March 3, 2022 - 3:10pm

If the Scottish Government thinks that their proposed reforms to the Gender Recognition Act will improve the lives of trans people, then it is utterly deluded.

The bill, published this morning, would offer us nothing more than the right to change the sex marker on our birth certificates without the need to provide any medical evidence. But at what cost? That medical evidence — a diagnosis of gender dysphoria from a consultant psychiatrist — is no barrier to people who need to protect their privacy after going through a meaningful transition.  But, crucially, it provides the checks and balances that have underpinned the trust and confidence that we used to take for granted.

Make no mistake, if women think that any man can change his legal sex just because he wants to, then they will close ranks against all of us, and they are right to do so. Six years ago, when self-identification first raised its head, I wrote:

The proposed law might require people in official positions to take trans people at their word, but it cannot regulate social groups that create their own boundaries. Transwomen in particular may find that goodwill is replaced by suspicion should abusive men spot an opportunity to exploit women’s spaces and protections.
- Debbie Hayton

It stands to reason. Safeguarding weaknesses attract those looking for safeguarding weaknesses. And this bill introduces them. The campaign group, ForWomen Scotland, was succinct:

They are, apparently, willing to sacrifice women’s safety, set our rights back by decades, and reinforce the notion that being a woman is nothing more than a feeling or a costume.
- ForWomen Scotland

Sexism runs through this bill, but without speaking its name — literally. While the word gender appears 244 times, the word sex is absent. Sex and gender are not synonymous. Sex is rooted in biology — the material reality of our existence — and gender can mean whatever we want it to mean. But these distinctions are not reflected in the bill, which detaches the words ‘men’ and ’women’ from our biology. By demanding the need to live ‘in the acquired gender throughout the period of three months,’ the bill has reduced them to a social performance.

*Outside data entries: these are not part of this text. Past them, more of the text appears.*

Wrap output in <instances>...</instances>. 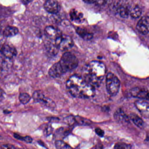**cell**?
Here are the masks:
<instances>
[{
    "label": "cell",
    "mask_w": 149,
    "mask_h": 149,
    "mask_svg": "<svg viewBox=\"0 0 149 149\" xmlns=\"http://www.w3.org/2000/svg\"><path fill=\"white\" fill-rule=\"evenodd\" d=\"M66 87L74 97L90 98L95 94V88L87 83L82 77L78 74L71 76L67 80Z\"/></svg>",
    "instance_id": "obj_1"
},
{
    "label": "cell",
    "mask_w": 149,
    "mask_h": 149,
    "mask_svg": "<svg viewBox=\"0 0 149 149\" xmlns=\"http://www.w3.org/2000/svg\"><path fill=\"white\" fill-rule=\"evenodd\" d=\"M106 72L104 63L99 61H92L84 68L82 77L87 83L95 88L101 85Z\"/></svg>",
    "instance_id": "obj_2"
},
{
    "label": "cell",
    "mask_w": 149,
    "mask_h": 149,
    "mask_svg": "<svg viewBox=\"0 0 149 149\" xmlns=\"http://www.w3.org/2000/svg\"><path fill=\"white\" fill-rule=\"evenodd\" d=\"M78 63V59L74 55L70 52H66L60 61L50 68L49 74L53 78H58L76 68Z\"/></svg>",
    "instance_id": "obj_3"
},
{
    "label": "cell",
    "mask_w": 149,
    "mask_h": 149,
    "mask_svg": "<svg viewBox=\"0 0 149 149\" xmlns=\"http://www.w3.org/2000/svg\"><path fill=\"white\" fill-rule=\"evenodd\" d=\"M106 88L109 95L115 96L118 93L120 87V82L118 78L113 73L107 74L105 80Z\"/></svg>",
    "instance_id": "obj_4"
},
{
    "label": "cell",
    "mask_w": 149,
    "mask_h": 149,
    "mask_svg": "<svg viewBox=\"0 0 149 149\" xmlns=\"http://www.w3.org/2000/svg\"><path fill=\"white\" fill-rule=\"evenodd\" d=\"M114 7L116 13L122 18L126 19L130 15L131 6L126 0H118L115 3Z\"/></svg>",
    "instance_id": "obj_5"
},
{
    "label": "cell",
    "mask_w": 149,
    "mask_h": 149,
    "mask_svg": "<svg viewBox=\"0 0 149 149\" xmlns=\"http://www.w3.org/2000/svg\"><path fill=\"white\" fill-rule=\"evenodd\" d=\"M58 47L59 50L64 51L68 50L72 47L74 42L71 37L68 35H63L54 41Z\"/></svg>",
    "instance_id": "obj_6"
},
{
    "label": "cell",
    "mask_w": 149,
    "mask_h": 149,
    "mask_svg": "<svg viewBox=\"0 0 149 149\" xmlns=\"http://www.w3.org/2000/svg\"><path fill=\"white\" fill-rule=\"evenodd\" d=\"M44 9L52 14H56L60 11L61 7L57 0H47L44 4Z\"/></svg>",
    "instance_id": "obj_7"
},
{
    "label": "cell",
    "mask_w": 149,
    "mask_h": 149,
    "mask_svg": "<svg viewBox=\"0 0 149 149\" xmlns=\"http://www.w3.org/2000/svg\"><path fill=\"white\" fill-rule=\"evenodd\" d=\"M130 94L132 96L143 100H149V92L146 89L136 87L130 91Z\"/></svg>",
    "instance_id": "obj_8"
},
{
    "label": "cell",
    "mask_w": 149,
    "mask_h": 149,
    "mask_svg": "<svg viewBox=\"0 0 149 149\" xmlns=\"http://www.w3.org/2000/svg\"><path fill=\"white\" fill-rule=\"evenodd\" d=\"M44 33L47 38L52 41H55L62 35L61 32L59 29L53 26H50L46 27Z\"/></svg>",
    "instance_id": "obj_9"
},
{
    "label": "cell",
    "mask_w": 149,
    "mask_h": 149,
    "mask_svg": "<svg viewBox=\"0 0 149 149\" xmlns=\"http://www.w3.org/2000/svg\"><path fill=\"white\" fill-rule=\"evenodd\" d=\"M0 52L8 59H12L16 56L17 54V50L14 46L6 43L3 44Z\"/></svg>",
    "instance_id": "obj_10"
},
{
    "label": "cell",
    "mask_w": 149,
    "mask_h": 149,
    "mask_svg": "<svg viewBox=\"0 0 149 149\" xmlns=\"http://www.w3.org/2000/svg\"><path fill=\"white\" fill-rule=\"evenodd\" d=\"M135 105L141 115L146 118H148L149 115V106L148 102L145 100H138L135 102Z\"/></svg>",
    "instance_id": "obj_11"
},
{
    "label": "cell",
    "mask_w": 149,
    "mask_h": 149,
    "mask_svg": "<svg viewBox=\"0 0 149 149\" xmlns=\"http://www.w3.org/2000/svg\"><path fill=\"white\" fill-rule=\"evenodd\" d=\"M138 31L142 34H147L149 32V18L148 16H143L140 19L136 25Z\"/></svg>",
    "instance_id": "obj_12"
},
{
    "label": "cell",
    "mask_w": 149,
    "mask_h": 149,
    "mask_svg": "<svg viewBox=\"0 0 149 149\" xmlns=\"http://www.w3.org/2000/svg\"><path fill=\"white\" fill-rule=\"evenodd\" d=\"M45 49L47 54L51 56H55L59 52V49L55 42L52 41H49L45 44Z\"/></svg>",
    "instance_id": "obj_13"
},
{
    "label": "cell",
    "mask_w": 149,
    "mask_h": 149,
    "mask_svg": "<svg viewBox=\"0 0 149 149\" xmlns=\"http://www.w3.org/2000/svg\"><path fill=\"white\" fill-rule=\"evenodd\" d=\"M114 117L118 122L121 123L130 122V118L121 109L117 110L114 115Z\"/></svg>",
    "instance_id": "obj_14"
},
{
    "label": "cell",
    "mask_w": 149,
    "mask_h": 149,
    "mask_svg": "<svg viewBox=\"0 0 149 149\" xmlns=\"http://www.w3.org/2000/svg\"><path fill=\"white\" fill-rule=\"evenodd\" d=\"M19 32V29L16 27L7 26L4 29L3 35L6 37H13L16 35Z\"/></svg>",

This is a bad bill that helps neither women nor trans people, but my greatest fear is the potential impact on children. Along with self-identification, the age limit would be reduced from 18 to 16. Children too young to consent to a tattoo are suddenly deemed capable of changing their legal sex. What does that tell them?

The bill is not yet a fait accompli — it still needs to be debated at Holyrood — and the Scottish government needs to be pressed for answers. Who told the Government that this proposal was a good idea, and why on earth did the Government believe them?


Debbie Hayton is a teacher and a transgender campaigner.